Paper Structure (27 sections, 5 equations, 5 figures, 5 tables)

This paper contains 27 sections, 5 equations, 5 figures, 5 tables.

Figures (5)

  • Figure 1: Two views of visual token pruning.(Top) Hard pruning directly discards a subset of tokens. (Bottom) Our capacity-constrained formulation retains all tokens but limits the total information throughput to the same budget through a bandwidth-limited channel.
  • Figure 2: Overview of the AutoSelect framework. Visual tokens from the frozen Image Encoder pass through a learnable Scorer that assigns per-token importance scores. These scores are polarized by the differentiable Soft Top-$K$ operator under a fixed bandwidth budget $K$. During training (lower path), a VP Noise Gate injects variance-preserving noise into each token in inverse proportion to its score; the Denoiser then maps the perturbed sequence back toward the LLM's expected input space. At inference (upper path), the Denoiser and noise injection are discarded: Hard Top-$K$ retains the $K$ highest-scoring tokens with their original position indices. All base VLM parameters, including the Image Encoder, modality projector, and LLM, remain frozen.
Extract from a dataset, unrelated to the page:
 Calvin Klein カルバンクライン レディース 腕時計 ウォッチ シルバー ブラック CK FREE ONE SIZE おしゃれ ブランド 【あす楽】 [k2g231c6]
  • Figure 3: LLM-free classification on ImageNet-1K. Each method generates a selection mask on $24{\times}24$ token grid, which is resized to $14{\times}14$ and applied to a ViT-B/16 by removing unselected patches before embedding.
  • Figure 4: Token selection and pairwise similarity ($K{=}64$). Red/blue patches denote the 64 highest-/lowest-scored tokens. The $128{\times}128$ cosine-similarity matrix is arranged as $[\text{top-}64\;|\;\text{bottom-}64]$. Retained tokens (upper-left block) are dissimilar; pruned tokens (lower-right block) are highly similar.
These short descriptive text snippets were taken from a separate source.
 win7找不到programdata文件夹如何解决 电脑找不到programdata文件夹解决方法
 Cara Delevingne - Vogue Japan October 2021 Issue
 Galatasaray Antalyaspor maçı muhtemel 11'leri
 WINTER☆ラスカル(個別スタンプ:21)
  • Figure 5: Validation of VP-noise gating as a differentiable proxy for hard Top-$K$ pruning. Both strategies are applied after patch embedding and before the vision encoder, matching the insertion point used by AutoSelect. Both use identical random score maps to control for scoring quality. Quantitatively (a) and qualitatively (b), the two mechanisms produce equivalent information restriction across all budget levels, justifying VP-noise gating as a continuous, gradient-friendly training surrogate.